▶ **TASKS TO PERFORM**:
a. In the commentary on the NSW Reading Recovery report, what share of RR students met expected standards at the end of Year 1, according to classroom teachers' assessments?
b. Quote the commentary on the NSW Reading Recovery report from "IFERI committee member, Professor" up to and including "normally achieving peers.".

▶ **EXCERPT PROVIDED**:
= = =
IFERI committee member, Professor James Chapman commented privately via the DDOLL network about this NSW report. I asked his permission to copy his comments for this particular thread in the absence of a formal review of the report. James has given me permission to share his informal initial response here:
Yes, indeed!! It truly is a pretzel report with astonishing explanations for the data. No matter how they try to explain the data and emphasize the apparent better “success” for the lowest performing RR students at the end of K, the results are still poor. They are way short of the promised claims for RR persistently presented by Clay: bringing the lowest performing students after one year in school up to the level of their normally achieving peers.

The headline statement that the results show “some evidence that RR is effective at improving short-term reading outcomes at the end of Year 1” (p.21) is a nonsense statement. Of course the program will be of some benefit to some students. The last sentence in the same paragraph is simply not true: “These finding suggest that RR is an effective intervention for improving short-term reading outcomes among the poorest performing readers, which is the primary intention of the intervention [my emphasis].” Yes, there were some modest improvements that were greater than for those students who had higher scores at the end of K. However, the primary intention of RR is to bring students up to the average of their peers. This did not happen. RR was never designed just to improve reading performance. It was designed as an intensive intervention, with specially trained teachers, to significantly improve reading performance of the lowest achieving students—to the level of their peers.

Only 32.7% (p.14) of RR students met expected standards at the end of Year 1, according to classroom teachers’ assessments. Hardly the hallmark of a successful program.
= = =
▶ **DATA SHOWN**:
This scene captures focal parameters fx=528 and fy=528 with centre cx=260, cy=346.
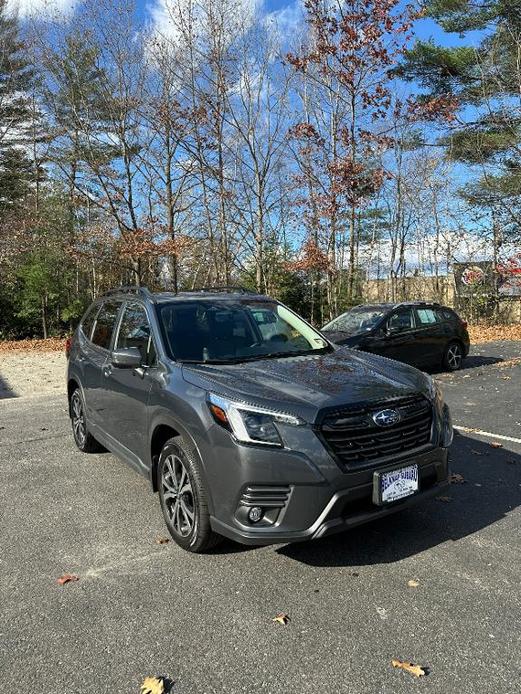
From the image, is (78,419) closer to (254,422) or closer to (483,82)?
(254,422)

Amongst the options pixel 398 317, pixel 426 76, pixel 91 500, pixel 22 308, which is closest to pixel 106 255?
pixel 22 308

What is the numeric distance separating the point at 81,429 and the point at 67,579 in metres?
2.73

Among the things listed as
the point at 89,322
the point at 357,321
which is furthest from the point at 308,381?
the point at 357,321

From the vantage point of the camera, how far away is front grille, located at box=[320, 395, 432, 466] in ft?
9.74

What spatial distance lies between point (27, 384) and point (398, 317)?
25.1ft

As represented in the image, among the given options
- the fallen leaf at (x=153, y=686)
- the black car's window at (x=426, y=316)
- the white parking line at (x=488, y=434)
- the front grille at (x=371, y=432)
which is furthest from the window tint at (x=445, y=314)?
the fallen leaf at (x=153, y=686)

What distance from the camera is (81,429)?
572 centimetres

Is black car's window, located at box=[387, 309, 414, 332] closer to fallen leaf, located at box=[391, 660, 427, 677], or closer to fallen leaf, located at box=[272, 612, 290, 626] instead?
fallen leaf, located at box=[272, 612, 290, 626]

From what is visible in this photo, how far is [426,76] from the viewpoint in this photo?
62.7 feet

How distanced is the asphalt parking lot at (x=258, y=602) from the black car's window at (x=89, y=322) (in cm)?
173

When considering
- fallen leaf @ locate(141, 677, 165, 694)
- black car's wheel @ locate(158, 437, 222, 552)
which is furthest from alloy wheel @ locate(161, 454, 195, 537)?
fallen leaf @ locate(141, 677, 165, 694)

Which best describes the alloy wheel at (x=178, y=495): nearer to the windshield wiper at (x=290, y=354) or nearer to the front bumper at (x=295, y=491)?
the front bumper at (x=295, y=491)

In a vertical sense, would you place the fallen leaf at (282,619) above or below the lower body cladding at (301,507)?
below

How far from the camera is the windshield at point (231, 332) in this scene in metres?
3.94
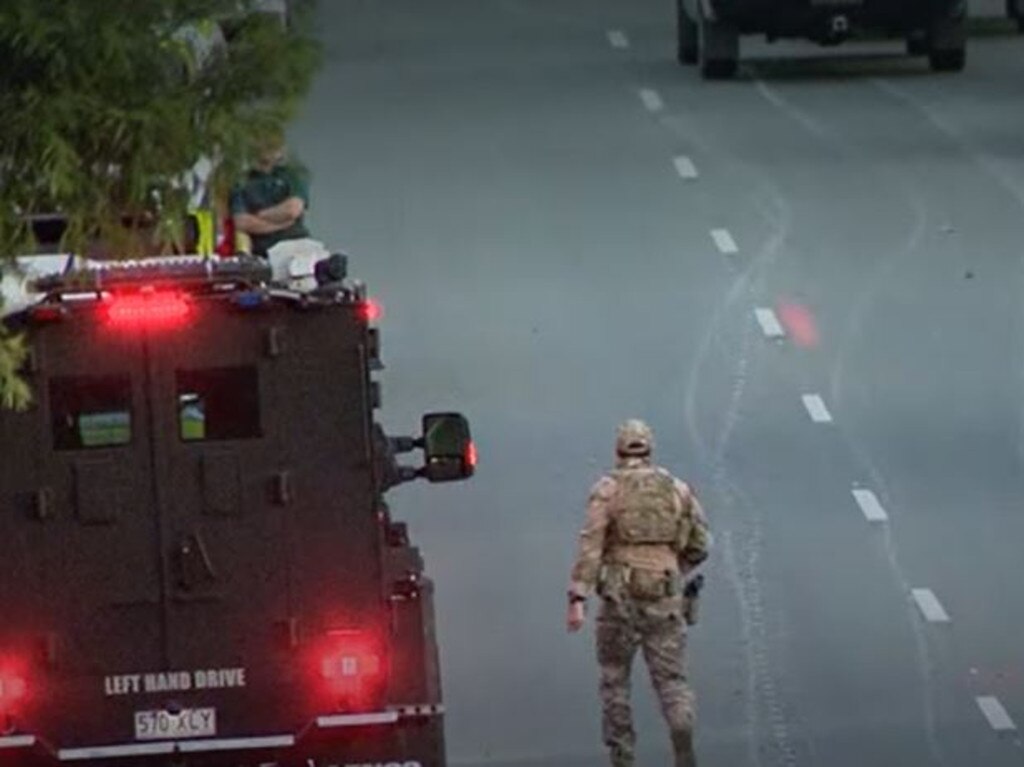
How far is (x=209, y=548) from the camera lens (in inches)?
602

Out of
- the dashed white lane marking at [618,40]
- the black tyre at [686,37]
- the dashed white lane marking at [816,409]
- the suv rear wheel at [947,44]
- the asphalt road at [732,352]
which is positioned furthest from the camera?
the dashed white lane marking at [618,40]

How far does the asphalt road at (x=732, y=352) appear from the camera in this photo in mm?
20125

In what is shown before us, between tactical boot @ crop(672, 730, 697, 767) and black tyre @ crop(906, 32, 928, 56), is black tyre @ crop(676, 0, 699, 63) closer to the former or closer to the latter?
black tyre @ crop(906, 32, 928, 56)

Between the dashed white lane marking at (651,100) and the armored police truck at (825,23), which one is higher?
the armored police truck at (825,23)

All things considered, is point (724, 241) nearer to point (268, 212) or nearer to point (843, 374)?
point (843, 374)

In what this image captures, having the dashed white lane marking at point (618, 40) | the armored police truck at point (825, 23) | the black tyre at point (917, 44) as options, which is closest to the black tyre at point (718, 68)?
the armored police truck at point (825, 23)

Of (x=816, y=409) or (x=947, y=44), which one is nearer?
(x=816, y=409)

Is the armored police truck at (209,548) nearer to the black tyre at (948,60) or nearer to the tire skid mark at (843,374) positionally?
the tire skid mark at (843,374)

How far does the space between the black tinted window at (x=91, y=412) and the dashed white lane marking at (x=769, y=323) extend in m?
13.2

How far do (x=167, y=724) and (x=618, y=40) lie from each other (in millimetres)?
30636

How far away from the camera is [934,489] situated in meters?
23.8

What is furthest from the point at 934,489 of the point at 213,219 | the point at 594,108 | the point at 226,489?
the point at 594,108

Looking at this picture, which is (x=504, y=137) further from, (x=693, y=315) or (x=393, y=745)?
(x=393, y=745)

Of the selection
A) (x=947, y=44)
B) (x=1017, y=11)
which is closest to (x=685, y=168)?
(x=947, y=44)
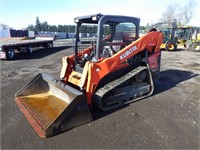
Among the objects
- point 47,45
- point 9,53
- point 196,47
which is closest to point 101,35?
point 9,53

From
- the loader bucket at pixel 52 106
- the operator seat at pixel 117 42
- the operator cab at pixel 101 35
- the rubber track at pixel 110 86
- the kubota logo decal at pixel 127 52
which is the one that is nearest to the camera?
the loader bucket at pixel 52 106

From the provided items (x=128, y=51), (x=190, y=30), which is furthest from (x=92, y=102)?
(x=190, y=30)

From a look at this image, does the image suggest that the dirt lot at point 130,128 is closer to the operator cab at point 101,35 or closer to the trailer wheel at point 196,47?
the operator cab at point 101,35

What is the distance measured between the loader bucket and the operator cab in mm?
854

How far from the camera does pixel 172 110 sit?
164 inches

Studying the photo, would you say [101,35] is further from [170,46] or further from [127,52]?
[170,46]

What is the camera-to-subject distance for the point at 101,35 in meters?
3.99

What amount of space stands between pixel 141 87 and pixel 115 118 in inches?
53.1

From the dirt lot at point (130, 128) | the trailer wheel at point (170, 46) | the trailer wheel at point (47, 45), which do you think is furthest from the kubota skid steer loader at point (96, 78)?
the trailer wheel at point (47, 45)

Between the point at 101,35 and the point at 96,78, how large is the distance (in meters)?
0.99

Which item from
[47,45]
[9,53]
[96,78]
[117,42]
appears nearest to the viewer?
[96,78]

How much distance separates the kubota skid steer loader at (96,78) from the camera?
340 centimetres

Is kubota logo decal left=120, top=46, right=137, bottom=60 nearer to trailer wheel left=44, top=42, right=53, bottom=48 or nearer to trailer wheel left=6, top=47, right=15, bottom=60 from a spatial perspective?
trailer wheel left=6, top=47, right=15, bottom=60

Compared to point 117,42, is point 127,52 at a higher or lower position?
lower
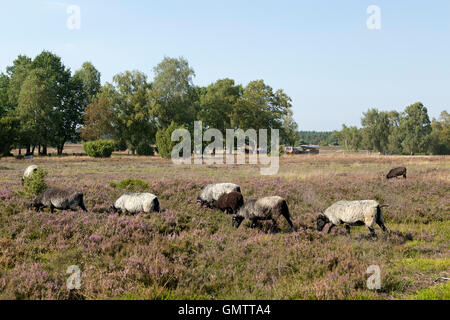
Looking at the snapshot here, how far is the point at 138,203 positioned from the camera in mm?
12258

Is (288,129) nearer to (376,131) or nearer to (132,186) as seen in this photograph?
(376,131)

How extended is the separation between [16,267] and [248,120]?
69.3m

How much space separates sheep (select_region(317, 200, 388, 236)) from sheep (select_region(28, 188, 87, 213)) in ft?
29.6

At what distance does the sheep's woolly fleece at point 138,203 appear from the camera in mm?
12106

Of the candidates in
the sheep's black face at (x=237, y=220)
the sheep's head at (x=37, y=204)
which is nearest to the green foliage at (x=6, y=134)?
the sheep's head at (x=37, y=204)

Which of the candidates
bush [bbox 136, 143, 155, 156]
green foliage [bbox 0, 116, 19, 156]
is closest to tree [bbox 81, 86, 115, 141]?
bush [bbox 136, 143, 155, 156]

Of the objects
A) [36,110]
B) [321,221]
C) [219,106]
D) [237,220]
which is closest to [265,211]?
[237,220]

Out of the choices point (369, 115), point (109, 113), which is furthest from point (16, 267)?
point (369, 115)

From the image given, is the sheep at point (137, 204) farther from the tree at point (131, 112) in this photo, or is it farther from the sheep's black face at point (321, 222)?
= = =
▶ **RESULTS IN ORDER**:
a. 32.7%

b.
IFERI committee member, Professor James Chapman commented privately via the DDOLL network about this NSW report. I asked his permission to copy his comments for this particular thread in the absence of a formal review of the report. James has given me permission to share his informal initial response here:
Yes, indeed!! It truly is a pretzel report with astonishing explanations for the data. No matter how they try to explain the data and emphasize the apparent better “success” for the lowest performing RR students at the end of K, the results are still poor. They are way short of the promised claims for RR persistently presented by Clay: bringing the lowest performing students after one year in school up to the level of their normally achieving peers.